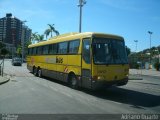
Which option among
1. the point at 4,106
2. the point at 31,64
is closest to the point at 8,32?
the point at 31,64

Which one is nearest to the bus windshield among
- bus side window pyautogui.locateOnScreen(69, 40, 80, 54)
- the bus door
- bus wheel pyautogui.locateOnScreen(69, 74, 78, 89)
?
the bus door

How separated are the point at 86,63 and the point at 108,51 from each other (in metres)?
1.35

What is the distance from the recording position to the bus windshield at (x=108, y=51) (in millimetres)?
14547

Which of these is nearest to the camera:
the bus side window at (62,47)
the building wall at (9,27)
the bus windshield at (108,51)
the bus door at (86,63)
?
the bus windshield at (108,51)

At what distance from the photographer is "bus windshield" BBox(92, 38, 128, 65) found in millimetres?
14547

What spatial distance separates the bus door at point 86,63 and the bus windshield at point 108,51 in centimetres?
49

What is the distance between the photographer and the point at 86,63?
Result: 49.6ft

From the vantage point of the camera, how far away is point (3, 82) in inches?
779

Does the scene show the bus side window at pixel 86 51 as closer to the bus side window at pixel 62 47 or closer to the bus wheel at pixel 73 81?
the bus wheel at pixel 73 81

» Problem requirements
Could you write out all of the material above word for word, leaving out the pictures?

» Written response
Which option among
1. the point at 4,106
2. the point at 31,64
is closest to the point at 8,32?
the point at 31,64

Which one is nearest to the bus windshield among
- bus side window pyautogui.locateOnScreen(69, 40, 80, 54)
- the bus door
- bus wheel pyautogui.locateOnScreen(69, 74, 78, 89)
?
the bus door

How separated are the point at 86,63 and the point at 108,51 from each other (in metres)?
1.35

What is the distance from the recording position to the bus windshield at (x=108, y=51) (in millimetres)?
14547

Which of these is nearest to the camera:
the bus side window at (62,47)
the building wall at (9,27)
the bus windshield at (108,51)
the bus door at (86,63)
?
the bus windshield at (108,51)

At what distance from the photographer is "bus windshield" BBox(92, 38, 128, 65) found in millimetres?
14547

What spatial distance separates the bus door at point 86,63 and the bus windshield at point 108,51 in centimetres?
49

What is the distance between the photographer and the point at 86,63?
Result: 49.6ft

From the vantage point of the camera, how far away is point (3, 82) in inches?
779

Does the scene show the bus side window at pixel 86 51 as closer to the bus side window at pixel 62 47 or closer to the bus wheel at pixel 73 81?
the bus wheel at pixel 73 81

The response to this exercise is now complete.